DİKTİĞİ ELBİSELER İNGİLTERE’DE ÇIĞIR AÇTI
Ayşe Alpasar, Mehmet Seyfullah’ın (Tatar Mehmet Efendi) kızı olan Şerife Alpasar, Ali Alpasar ile tanıştıktan sonra 1948 yılında evlendiğini ve Kemer’e gelin geldiğini söyledi. Ayşe Alpasar, annesi ve babasının zorluklar içerisinde yaşamlarını devam ettirdiğini ifade ederek, “Annem Kız Enstitüsü mezunu olduğu için dikiş öğrenmiş. Annem ve babam 1860’lı yıllarda turizme başlıyorlar. Kemer’deki ilk pansiyon annemle babama ait. Çok büyük savaş vermişler. Anneme Akif Şeker’den bir dikiş makinesi hediye geliyor ve annem terziliğe başlıyor. Köydeki kızların gelinliklerini dikiyor. 30’dan fazla öğrenci yetiştiriyor. Pansiyona gelen müşterilere şalvar ve şal gibi kıyafetler dikiyor. Soy adını hatırlayamadığım İngiltere’de Arthur adında bir yazar vardı. Eşi mankendi. O kadına bir elbise dikiyor ve siparişle 15-20 tane daha diktiriyorlar. Annemin diktiği elbiseler İngiltere’de Times ve diğer dergilerde yayınlandı. Annemin yaptığı elbiseler İngiltere’de çığır açmıştı.” dedi.
KEMER’E HER GELEN MİSAFİRİ EVİNDE AĞIRLIYORDU
Annesinin Kemer’in ilk pansiyonunun sahibi olduğuna dikkat çeken Ayşe Alpasar, “Annem, Kemer’e gelen vali olsun normal vatandaş olsun herkesi kendi evinde ağırlıyordu. Bir gün Orta Doğu Teknik Üniversitesi (ODTÜ) hocaları tekneyle gezerken Kemer’i görüyorlar. Kemer’i çok beğeniyorlar ve Kemer’de tatil yapmak istiyorlar.
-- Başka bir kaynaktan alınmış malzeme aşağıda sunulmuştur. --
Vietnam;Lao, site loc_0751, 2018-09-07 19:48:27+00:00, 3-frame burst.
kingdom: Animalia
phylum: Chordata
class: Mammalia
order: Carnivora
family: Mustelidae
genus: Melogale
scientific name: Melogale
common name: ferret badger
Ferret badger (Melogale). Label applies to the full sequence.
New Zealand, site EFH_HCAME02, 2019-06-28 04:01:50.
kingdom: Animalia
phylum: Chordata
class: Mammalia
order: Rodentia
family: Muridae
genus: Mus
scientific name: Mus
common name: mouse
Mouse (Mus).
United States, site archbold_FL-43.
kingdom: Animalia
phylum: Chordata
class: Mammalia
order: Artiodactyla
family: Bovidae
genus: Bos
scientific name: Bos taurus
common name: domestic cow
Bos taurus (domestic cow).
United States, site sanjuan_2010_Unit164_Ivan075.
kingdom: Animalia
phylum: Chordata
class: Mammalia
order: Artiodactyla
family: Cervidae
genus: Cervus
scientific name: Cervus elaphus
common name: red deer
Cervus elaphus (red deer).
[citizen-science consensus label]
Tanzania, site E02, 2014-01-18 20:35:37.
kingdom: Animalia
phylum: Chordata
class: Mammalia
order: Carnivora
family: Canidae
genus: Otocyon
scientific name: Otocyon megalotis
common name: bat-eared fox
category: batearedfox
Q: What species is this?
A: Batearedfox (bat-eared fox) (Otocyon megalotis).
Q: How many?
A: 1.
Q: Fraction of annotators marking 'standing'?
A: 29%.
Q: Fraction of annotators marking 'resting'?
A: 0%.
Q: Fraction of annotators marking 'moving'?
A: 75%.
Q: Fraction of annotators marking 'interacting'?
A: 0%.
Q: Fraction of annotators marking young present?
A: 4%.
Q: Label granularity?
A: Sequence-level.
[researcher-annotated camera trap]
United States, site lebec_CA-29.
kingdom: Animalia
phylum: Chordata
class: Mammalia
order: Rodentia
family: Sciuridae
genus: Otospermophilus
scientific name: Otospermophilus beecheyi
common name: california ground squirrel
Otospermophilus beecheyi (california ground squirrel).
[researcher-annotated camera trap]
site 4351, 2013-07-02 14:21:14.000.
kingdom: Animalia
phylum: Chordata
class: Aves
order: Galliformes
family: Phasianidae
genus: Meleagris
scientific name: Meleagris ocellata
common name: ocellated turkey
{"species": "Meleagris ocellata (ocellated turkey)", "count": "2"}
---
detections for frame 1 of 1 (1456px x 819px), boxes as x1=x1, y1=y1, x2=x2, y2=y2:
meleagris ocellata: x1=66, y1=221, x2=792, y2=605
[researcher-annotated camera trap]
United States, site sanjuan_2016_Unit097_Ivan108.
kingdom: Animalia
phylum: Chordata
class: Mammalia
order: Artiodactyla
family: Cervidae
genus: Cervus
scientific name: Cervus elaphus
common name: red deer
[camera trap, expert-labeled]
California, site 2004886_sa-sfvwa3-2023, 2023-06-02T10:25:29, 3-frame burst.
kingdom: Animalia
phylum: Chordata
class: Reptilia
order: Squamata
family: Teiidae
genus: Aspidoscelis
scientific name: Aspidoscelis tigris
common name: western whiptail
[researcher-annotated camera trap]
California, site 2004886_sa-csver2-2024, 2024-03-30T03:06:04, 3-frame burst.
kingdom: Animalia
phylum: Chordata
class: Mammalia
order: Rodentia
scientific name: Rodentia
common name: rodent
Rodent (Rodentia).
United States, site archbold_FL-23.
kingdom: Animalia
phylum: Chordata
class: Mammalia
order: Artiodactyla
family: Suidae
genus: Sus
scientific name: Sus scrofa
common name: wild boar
Hocalara Kemer’de kalabilecek bir yer yok ama nahiye müdürüne mektup yazın belki köy evlerinde kalabilirsiniz diyorlar. Nahiye müdürüne mektup yazıyorlar ve “Para karşılığında 15 kişi Kemer’de kalmak istiyoruz” diyorlar. Nahiye müdürü de babam Ali Alpasar’a “misafirleri sen ağırla” diyor. Babam tamam diyor ama para karşılığı olmaz diyor. İçlerinden biri zar zor az bir miktar para veriyor. Gelen grup 15 kişi değil 30’un üzerindeymiş. Yatakları yeterli gelmemiş. Komşulardan temin etmişler. ODTÜ hocaları döndüklerinde öğrencilerine ve arkadaşlarına Kemer’i anlatmış. Bu iş daha sonra giderek büyümüş. Daha sonra küçük bir pansiyon yapmışlar. Babam hiçbir zaman müşteri demezdi, misafir derdi. Annem kendi yaptığı yiyecekleri misafirlere ikram ederdi. Mücver ve civge yemekleri İngilizlerin her zaman en çok beğendiği yemekler olurdu. Annem ve babam Kemer’de turizmin yayılması için çok savaş verdi. Turizm illaki Kemer’e gelecekti ama annem ve babam sabrederek ve azmederek 1960’lı yıllarda Kemer’e turizmi getirmiş.” diye konuştu.
ONUR BELGESİYLE ÖDÜLLENDİRİLDİ
Annesinin turizme yaptığı katkıların karşılıksız kalmadığını da anlatan Ayşe Alpasar, şunları söyledi:
“Annem ve babamın turizme verdiği desteklerden dolayı 1983 yılında Turizm ve Tanıtma Bakanlığı tarafından Talya Otel’de düzenlenen törenle dönemin Turizm Bakanı İlhan Evliyaoğlu tarafından Onur Belgesi ile ödüllendirildi. Çok gurur verici bir olay. Gazetelere de çıkmıştı. Annem ve babam çok başarılıydı. Hayata asla “at gözlüğü” ile bakmadılar. Gelenek ve göreneklerine bağlıydılar. Annem tam bir Cumhuriyet kadınıydı. Babam “inat edeceksin ama hayata karşı” derdi.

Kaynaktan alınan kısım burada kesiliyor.